Hand colored copperplate selected from the famous Diderot and D'Alembert "Encyclopédie, ou dictionnaire raisonné des sciences, des arts et des métiers (Encyclopedia, or a systematic dictionary of the sciences, arts, and crafts), an encyclopedia published in France between 1751 and 1766, with later supplements and revisions in 1772, 1777 and 1780 and numerous foreign editions and later derivatives.
Diderot's "Encyclopedia," a landmark work of the Enlightenment that depicted the arts and sciences, and the tools and methods of artisans and trade people in a methodical and thorough way. The entire encyclopedia was published between 1751 and 1772, and comprised 17 volumes of text and 11 volumes of plates. The marvellous detailed plates show how everything in the period was made. It had a huge impact on its own time, and is highly valued by present-day historians as a record of the techniques and vocations of the pre-Industrial world. It is also a great resource for collectors, art and craftspeople.

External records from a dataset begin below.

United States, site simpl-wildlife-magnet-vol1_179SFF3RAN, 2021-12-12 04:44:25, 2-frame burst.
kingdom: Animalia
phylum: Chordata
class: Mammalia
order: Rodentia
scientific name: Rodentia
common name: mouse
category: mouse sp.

François-Nicolas Martinet was a French engraver and draughtsman. In 1756 he was working for the court of France as Graveur du Cabinet du Roi, under the auspices of the Menus Plaisirs du Roi, making engravings after drawings by others of such subjects as the May Ball at Versailles during the Carnival of 1763.

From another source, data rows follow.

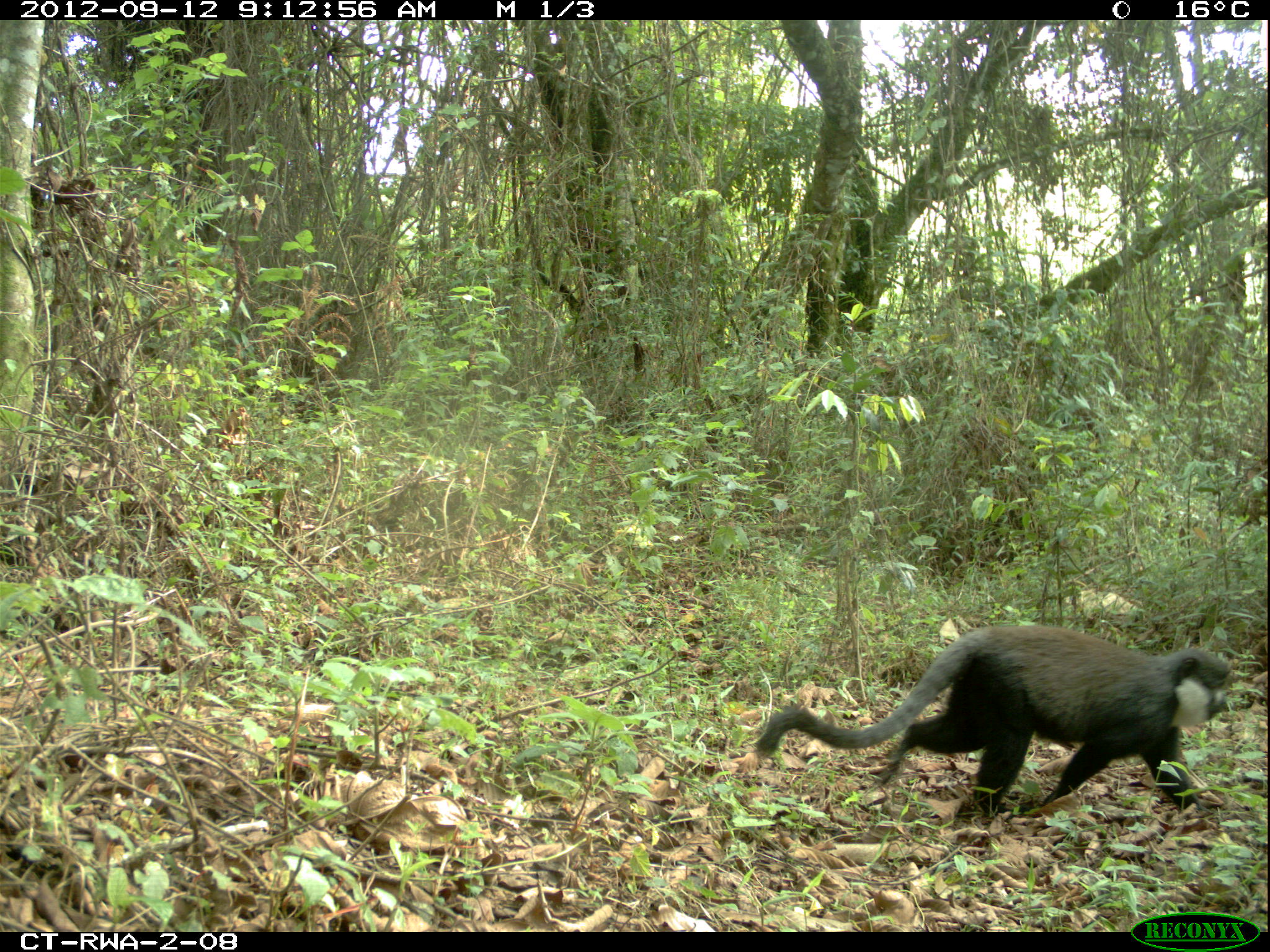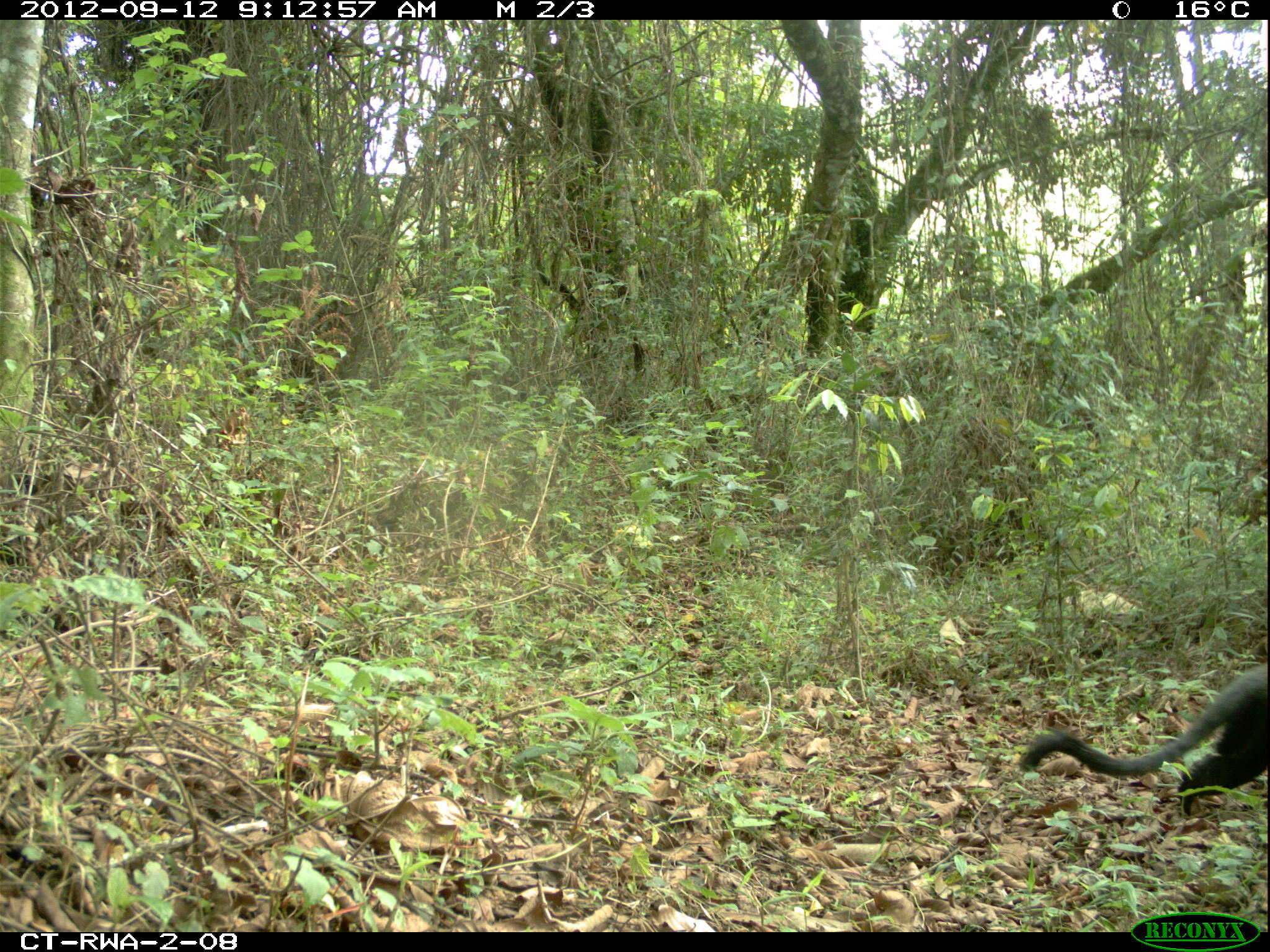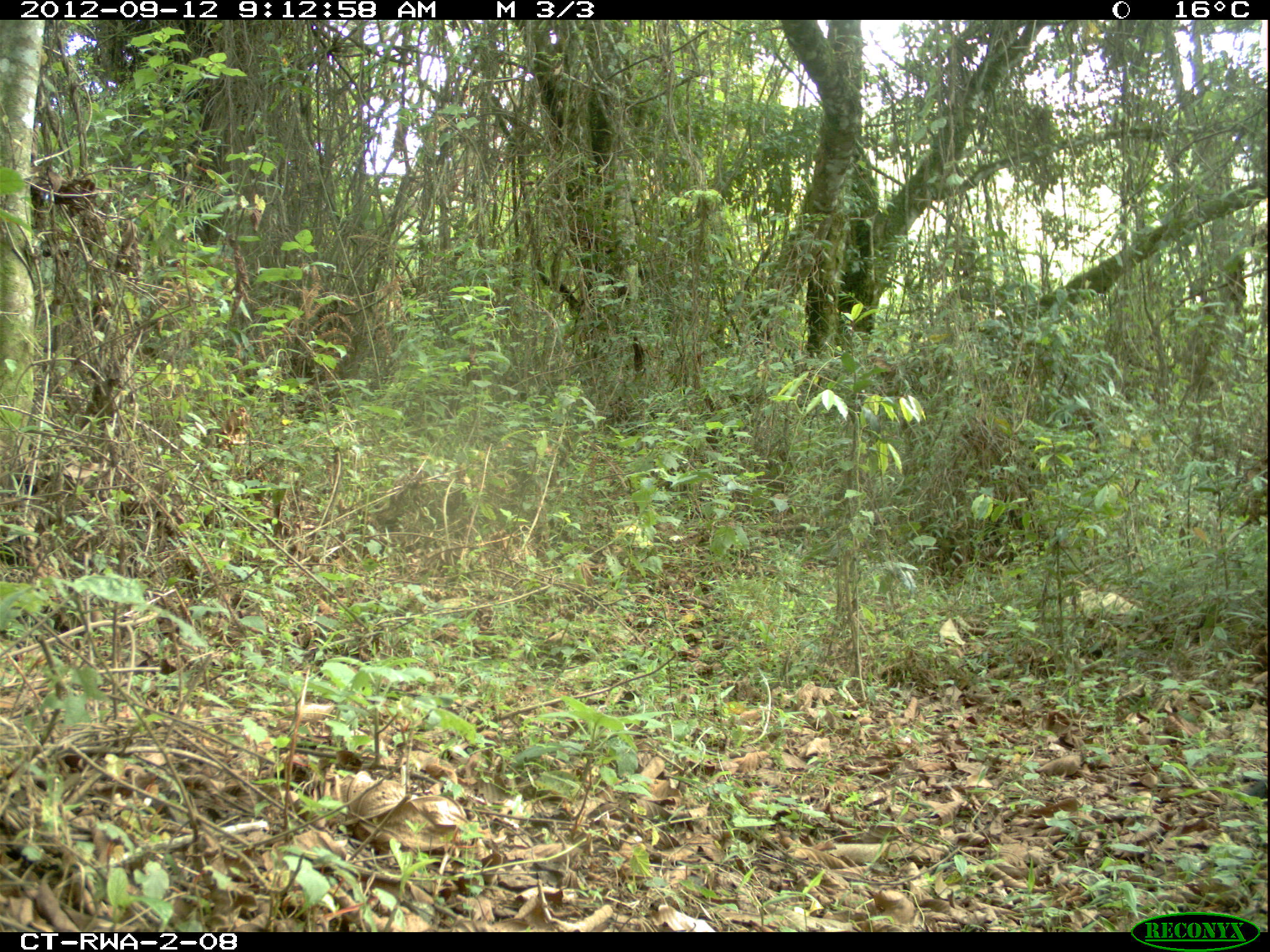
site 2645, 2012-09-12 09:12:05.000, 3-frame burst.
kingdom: Animalia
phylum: Chordata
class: Mammalia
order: Primates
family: Cercopithecidae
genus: Allochrocebus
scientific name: Allochrocebus lhoesti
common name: l'hoest's monkey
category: cercopithecus lhoesti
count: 1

At the same time Martinet produced illustrations for plays or comic operas by such contemporaries as Marmontel, Voltaire and Philidor. Some of these he engraved himself, while others were drawn by him but engraved by his sister Thrse Martinet (born c. 1731).
He is best known for his engravings of birds for Comte de Buffon's, Histoire Naturelle Des Oiseaux published in Paris from 1770-86. He also engraved portraits, landscapes and genre scenes.